Grayson Perry canvassing the classes

“All societies will always stigmatize some conditions and some behaviours because doing so provides for group solidarity by delineating ‘outsiders’ from ‘insiders’ “   Falk, 2001

Grayson Perry, the tranny potter, has created “In The Best Possible Taste”, a new documentary discussing class ‘tastes’ and identity. In his first instalment he takes us on a trip to Sunderland, where he revels in the experiences of working class types – from celebrity hairdresser Neville Ramsay to Subaru boy racers – all to inform a range of new artworks. His colourful tapestries, inspired by William Hogarth’s ‘A Rake’s Progress’ paintings of the eighteenth century, will be Grayson’s personal interpretation of ‘the taste of modern Britain’; a brazen panorama of the working, middle and upper classes.

Grayson visits some working class characters of the twenty first century and celebrates existence regardless of social stigma. It’s about time; as our perception of what ‘working class’ has completely eroded. Social hegemony in consumerist Britain means we all shop at Tesco – our class categories have become alarmingly soft around the edges. Traditional trades; coal mining, shipbuilding and traditional old industries, have been swept away and all we’re left with are annoying caricatures in the form of Little Britain style chavs, ASBOs and hoodies. As class is so vague, talking about what being ‘working class’, ‘middle class’, or ‘upper class’ means is confusing and sticky.

What’s beautiful, then, about Grayson’s documentary is that it unabashedly squares up to issues unspoken. I love the fact that he daringly comments to a group of boy racers that their suped-up Subarus are like ‘peacock feathers’ erupting with ‘mating calls’ from sound systems. This is a ‘platform for them to express themselves without feeling vulnerable or exposed about it’. It’s wonderful that when he’s dressed up in huge hair, false eyelashes and a skimpy dress, he claims he feels like he’s in his ‘folk outfit’ ready for the ‘tribal dance’. When I went out around clubs in Doncaster, I’d talk about girls in skimpy outfits in a derogatory way because I felt like I didn’t fit into all that, and didn’t know how to be quite as cynical and charming as Grayson is in ‘The Best Possible Taste’. He’s friendly and approachable, not intimidating and patronising, and it’s interesting to see community members discussing their class; “Sunderland’s working class heritage is pride and call centres!” is shouted laughingly by a football fan. “The North east female working class look is quite constructed and there’s a lot of effort that goes into it. We’re very strategic about the effect we’re trying to create,” say two women clothes shopping before a night out. It’s really refreshing to find a live discourse about taste and identity, easing the charge of everyday snobbery.

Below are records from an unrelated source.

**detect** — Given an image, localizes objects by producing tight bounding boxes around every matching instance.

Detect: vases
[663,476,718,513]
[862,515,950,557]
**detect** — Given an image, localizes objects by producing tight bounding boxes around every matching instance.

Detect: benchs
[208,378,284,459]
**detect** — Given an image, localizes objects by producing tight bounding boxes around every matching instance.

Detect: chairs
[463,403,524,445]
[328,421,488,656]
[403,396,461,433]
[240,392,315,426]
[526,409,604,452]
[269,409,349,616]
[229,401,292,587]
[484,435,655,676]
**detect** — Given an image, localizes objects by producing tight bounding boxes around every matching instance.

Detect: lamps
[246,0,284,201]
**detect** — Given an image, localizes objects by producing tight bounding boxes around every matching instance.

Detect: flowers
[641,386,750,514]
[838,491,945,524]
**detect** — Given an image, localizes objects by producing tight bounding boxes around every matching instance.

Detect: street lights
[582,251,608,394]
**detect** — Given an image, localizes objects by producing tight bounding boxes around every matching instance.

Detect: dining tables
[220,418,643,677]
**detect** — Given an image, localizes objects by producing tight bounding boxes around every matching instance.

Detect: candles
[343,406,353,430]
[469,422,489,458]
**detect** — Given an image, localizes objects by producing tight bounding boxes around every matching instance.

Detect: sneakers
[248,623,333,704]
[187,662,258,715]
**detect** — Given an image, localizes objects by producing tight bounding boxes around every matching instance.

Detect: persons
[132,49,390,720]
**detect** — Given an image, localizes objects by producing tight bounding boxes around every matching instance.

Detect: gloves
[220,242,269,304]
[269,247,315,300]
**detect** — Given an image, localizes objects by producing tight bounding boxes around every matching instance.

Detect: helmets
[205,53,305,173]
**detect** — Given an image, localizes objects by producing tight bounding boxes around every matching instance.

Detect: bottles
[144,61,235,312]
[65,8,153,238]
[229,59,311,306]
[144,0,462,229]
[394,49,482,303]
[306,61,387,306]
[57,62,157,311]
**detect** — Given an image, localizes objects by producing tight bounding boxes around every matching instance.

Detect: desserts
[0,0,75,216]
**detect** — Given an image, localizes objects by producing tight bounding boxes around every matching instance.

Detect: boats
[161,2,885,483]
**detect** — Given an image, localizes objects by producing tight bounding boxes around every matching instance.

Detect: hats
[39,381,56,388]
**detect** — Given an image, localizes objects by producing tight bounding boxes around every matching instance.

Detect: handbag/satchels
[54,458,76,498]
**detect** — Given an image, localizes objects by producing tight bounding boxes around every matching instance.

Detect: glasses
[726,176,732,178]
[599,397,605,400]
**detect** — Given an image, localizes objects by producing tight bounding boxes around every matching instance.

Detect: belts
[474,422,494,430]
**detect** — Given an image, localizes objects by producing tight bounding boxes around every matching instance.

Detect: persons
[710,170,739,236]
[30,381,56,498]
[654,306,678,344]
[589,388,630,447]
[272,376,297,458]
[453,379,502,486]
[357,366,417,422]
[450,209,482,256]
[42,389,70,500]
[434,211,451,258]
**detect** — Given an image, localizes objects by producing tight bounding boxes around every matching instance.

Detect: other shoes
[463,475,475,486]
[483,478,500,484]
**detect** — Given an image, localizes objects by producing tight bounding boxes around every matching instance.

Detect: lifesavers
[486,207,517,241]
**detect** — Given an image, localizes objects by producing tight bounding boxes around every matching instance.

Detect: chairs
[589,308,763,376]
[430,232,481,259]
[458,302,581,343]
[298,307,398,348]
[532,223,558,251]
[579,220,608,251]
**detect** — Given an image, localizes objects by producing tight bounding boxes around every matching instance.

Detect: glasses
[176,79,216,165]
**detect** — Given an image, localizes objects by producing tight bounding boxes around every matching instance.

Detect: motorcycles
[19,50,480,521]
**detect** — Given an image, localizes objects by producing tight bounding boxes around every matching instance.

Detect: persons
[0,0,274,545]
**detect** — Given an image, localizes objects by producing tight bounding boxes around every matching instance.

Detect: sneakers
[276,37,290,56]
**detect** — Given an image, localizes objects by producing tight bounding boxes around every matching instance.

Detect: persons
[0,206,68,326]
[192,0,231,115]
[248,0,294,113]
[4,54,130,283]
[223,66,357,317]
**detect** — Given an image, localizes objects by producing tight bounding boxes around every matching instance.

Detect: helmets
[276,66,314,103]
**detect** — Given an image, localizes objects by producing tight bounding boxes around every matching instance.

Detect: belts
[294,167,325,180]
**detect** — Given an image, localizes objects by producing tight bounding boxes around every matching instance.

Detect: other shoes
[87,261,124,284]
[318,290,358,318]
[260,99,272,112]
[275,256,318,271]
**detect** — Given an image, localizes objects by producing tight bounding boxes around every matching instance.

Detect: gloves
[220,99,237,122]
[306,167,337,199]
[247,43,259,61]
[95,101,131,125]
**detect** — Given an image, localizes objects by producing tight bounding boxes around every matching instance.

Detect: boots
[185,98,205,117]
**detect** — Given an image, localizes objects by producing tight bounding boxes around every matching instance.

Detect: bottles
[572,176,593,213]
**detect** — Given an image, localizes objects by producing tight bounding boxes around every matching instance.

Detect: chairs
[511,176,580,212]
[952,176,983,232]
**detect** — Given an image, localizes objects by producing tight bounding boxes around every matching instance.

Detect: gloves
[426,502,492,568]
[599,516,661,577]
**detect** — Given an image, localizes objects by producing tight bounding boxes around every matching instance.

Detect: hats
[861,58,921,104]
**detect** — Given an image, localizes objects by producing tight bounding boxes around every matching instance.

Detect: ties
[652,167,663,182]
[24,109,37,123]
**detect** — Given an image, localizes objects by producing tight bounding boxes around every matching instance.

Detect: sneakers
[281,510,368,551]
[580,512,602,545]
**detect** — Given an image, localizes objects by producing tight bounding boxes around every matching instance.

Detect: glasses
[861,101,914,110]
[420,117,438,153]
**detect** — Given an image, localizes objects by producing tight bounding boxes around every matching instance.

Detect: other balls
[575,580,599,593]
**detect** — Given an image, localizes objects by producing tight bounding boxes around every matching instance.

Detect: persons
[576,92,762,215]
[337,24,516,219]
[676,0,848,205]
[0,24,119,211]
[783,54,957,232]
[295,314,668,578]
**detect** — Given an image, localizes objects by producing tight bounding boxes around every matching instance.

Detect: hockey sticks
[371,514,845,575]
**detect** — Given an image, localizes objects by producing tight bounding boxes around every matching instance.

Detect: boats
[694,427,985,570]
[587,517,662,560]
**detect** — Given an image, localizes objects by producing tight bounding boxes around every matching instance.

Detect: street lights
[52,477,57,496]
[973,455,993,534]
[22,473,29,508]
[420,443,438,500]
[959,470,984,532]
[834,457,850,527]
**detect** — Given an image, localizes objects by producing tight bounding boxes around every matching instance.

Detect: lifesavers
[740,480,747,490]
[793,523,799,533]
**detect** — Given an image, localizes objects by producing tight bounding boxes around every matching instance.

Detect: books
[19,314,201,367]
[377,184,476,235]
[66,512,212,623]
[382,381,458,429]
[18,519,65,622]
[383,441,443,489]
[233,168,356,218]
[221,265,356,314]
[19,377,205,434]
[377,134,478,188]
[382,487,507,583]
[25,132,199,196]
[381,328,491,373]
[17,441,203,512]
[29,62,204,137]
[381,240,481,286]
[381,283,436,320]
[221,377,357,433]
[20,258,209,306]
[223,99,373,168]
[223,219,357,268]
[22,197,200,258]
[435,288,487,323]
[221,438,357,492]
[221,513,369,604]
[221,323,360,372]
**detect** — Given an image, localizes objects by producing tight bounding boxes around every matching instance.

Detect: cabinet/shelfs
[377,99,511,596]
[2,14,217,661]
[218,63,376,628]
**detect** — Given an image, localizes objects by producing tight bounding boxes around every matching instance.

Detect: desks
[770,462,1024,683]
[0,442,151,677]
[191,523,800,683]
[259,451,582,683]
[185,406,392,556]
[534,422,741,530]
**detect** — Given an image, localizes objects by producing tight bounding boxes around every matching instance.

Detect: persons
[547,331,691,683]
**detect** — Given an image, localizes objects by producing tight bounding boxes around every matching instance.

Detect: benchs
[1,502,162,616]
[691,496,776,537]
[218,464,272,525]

“I think we can be harsh about working class taste, but people in Sunderland know what they’re doing and no-one should look down on it. My experiences of going out on town (in a short dress with lots of tan, big heels and big hair) touched the guilty pleasure part of my self, which I wanted to release and indulge.”

If how working class people, and middle class and so on, define themselves deflates, at the end of it all, to what clothes are worn, where we shop, what alcohol we buy, why are we so protective about our ‘stuff’? I love that Grayson unravels our modern pack mentality and argues the case for transcending your social group and simply throwing your snobbery aside.

Britain has an incredibly rich cultural landscape including the Houses of Parliament, the Angel of the North, Edinburgh Castle, that should never push working man’s pubs, snooker halls, local pubs aside. In a working man’s club you can find great examples of the eccentricities of British life (I once enjoyed a Metallica tribute band in Norton, a small village on the outskirts of South Yorkshire). Why should you have to go to a foreign country to find something new and interesting? There’s plenty worth exploring in the community centre on Holloway Road, and you’d probably open up your mind a little more to your own environment.

To view ‘In The Best Possible Taste’ episode one, just click.

For more explorations of British folk art see Jeremy Deller’s Folk Archive:


2 thoughts on “Grayson Perry canvassing the classes

  1. Thought this was a really interesting piece. I’m all for throwing away the traditional class and cultural snobberies. Lucky enough to be on honeymoon at the moment and me and the wife are throwing ourselves at anything that looks fun. Saw the Capitol building yesterday, something I might previously have thought a bit too dry and political for me, and really enjoyed it. On the other hand, we’re going to watch the wrestling on Sunday, something I definitely would have turned up my nose at not so long ago. It seems like the more you just have a crack at stuff, the more fun you can let yourself have. The push to get schoolkids into Shakespeare should work in the opposite direction too. Let’s all understand each other a little better.

    Looking forward to reading more on this blog.